The aging of the older generation poses one of the greatest challenges facing single-family offices (SFO) today.
There are 56 million Americans ages 65 and over, which represents 17% of the population, per the U.S. Census. In seven short years, by 2030, that number is expected to increase to 73 million, with 70% of those needing some type of short- or long-term care.
The National Institutes of Health stated in 2021 that the number of caregivers would decrease uniformly over the decades to come. What options will families have to hire skilled and experienced caregivers, and how can their SFOs help them when there is a nationwide shortage of nurses and caregivers?
A case study: William is an accomplished and respected CFO who has worked for SFOs for over 14 years. In 2017, he was courted by a self-made, ultra-high-net-worth entrepreneur born in the 1940s. Upon accepting the position, William knew he had both the opportunity of a lifetime and his hands full. The office team was full of drama fueled in part by the mercurial behavior of the patriarch and the extended family that revolved around him.
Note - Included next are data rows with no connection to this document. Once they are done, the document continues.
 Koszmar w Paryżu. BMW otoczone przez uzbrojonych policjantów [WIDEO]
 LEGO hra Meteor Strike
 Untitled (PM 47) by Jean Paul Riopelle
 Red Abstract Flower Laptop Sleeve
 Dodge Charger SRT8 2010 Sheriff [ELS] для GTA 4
By March 2023, the patriarch was in his late 70s. He was newly widowed and spending the majority of his time in and out of hospitals or back and forth to doctors’ appointments. His estrangement from his two daughters meant the day-to-day management of his care fell to his executive assistants, the elder household staff and his handyman/driver.
Instinctively, William knew this was not sustainable. For months he had been fielding calls from the staff regarding the patriarch’s explosive temper and his capricious decisions when it came to following doctors’ orders. The staff often found him on the bathroom or kitchen floor or in the garage still inebriated from the night before, covered in vomit and human waste. They knew it was only a matter of time before something horrific happened.
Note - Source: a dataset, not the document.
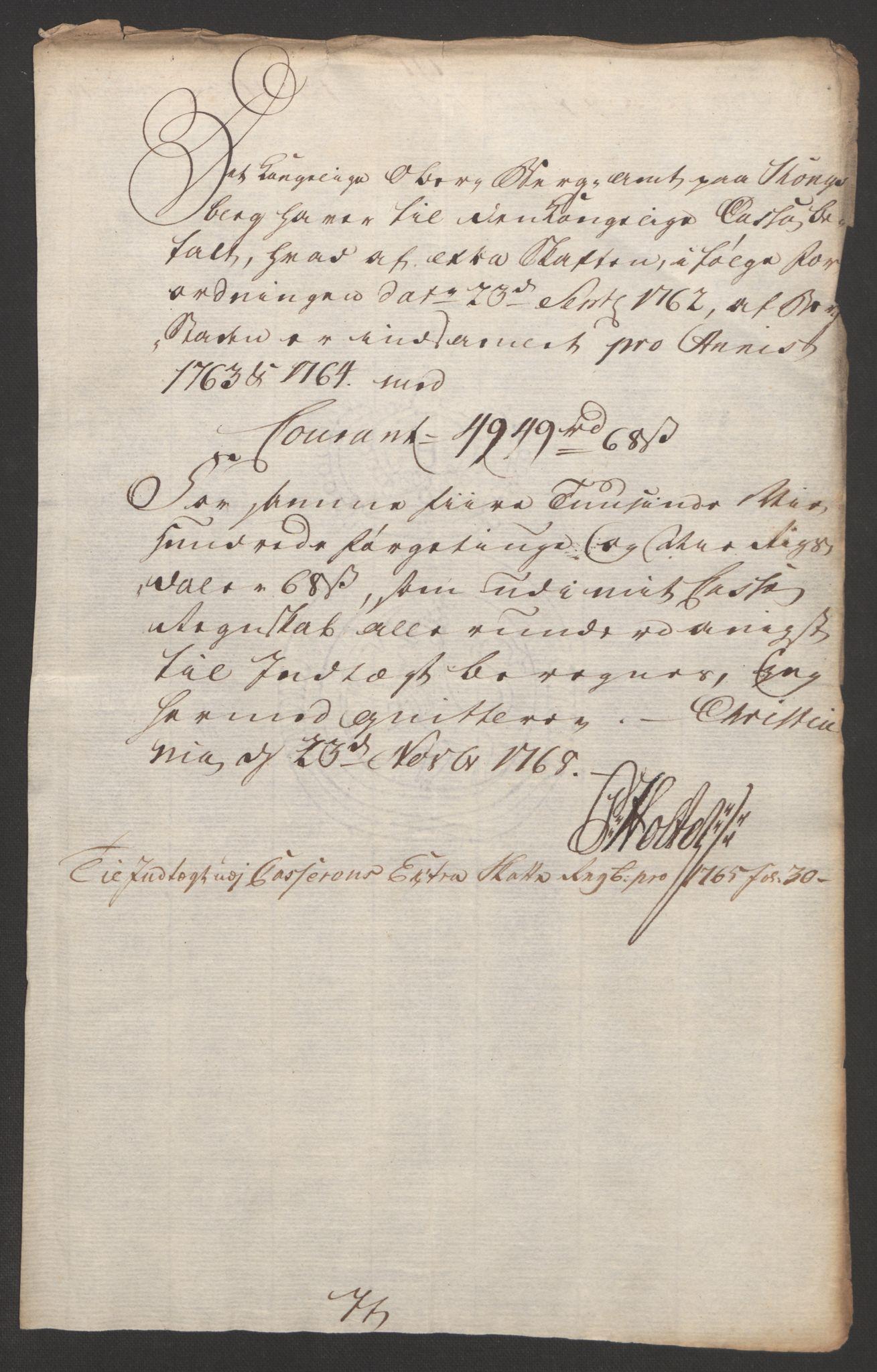 RA, Rentekammeret inntil 1814, Reviderte regnskaper, Bergverksregnskaper, R/Rc/Rca/L0843: Ekstraskatt, 1762-1765, s. 858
When William contacted the patriarch’s daughters, their response shocked him.
They said: “We cannot force him to take better care of himself, he no longer listens to us, and we certainly cannot convince him to follow doctors’ orders or stop drinking. We cannot remove him from the board in the current situation. As our CFO, what are your suggestions for his personal care management, and how much will it cost?”
These are the basic options:
1. Contact a national or local caregiver staffing company to provide round-the-clock care providers. The hourly rate he can expect ranges from $25 to $150 or more, depending on skills and experience.
Pros:
- This option provides a quick “staff-up” solution to deliver round-the-clock care with a variety of skill levels.
Cons:
- The agency will send different care providers depending on who is available for each shift; there is no guarantee the same staff members will be used.
- The SFO loses control over team members; they work for the staffing company, not the family.
- The company may not have staff available for every care shift, leaving the family without a caregiver.
- The quality of staff needed for long-term care may be lacking.
- These temporary staff members may not be willing to work with a patient who has a difficult or problematic personality.
- These agencies have varying degrees of vetting practices for their staff; some caregivers may have personality defects, poor work habits or an attitude that is not suited to care providing.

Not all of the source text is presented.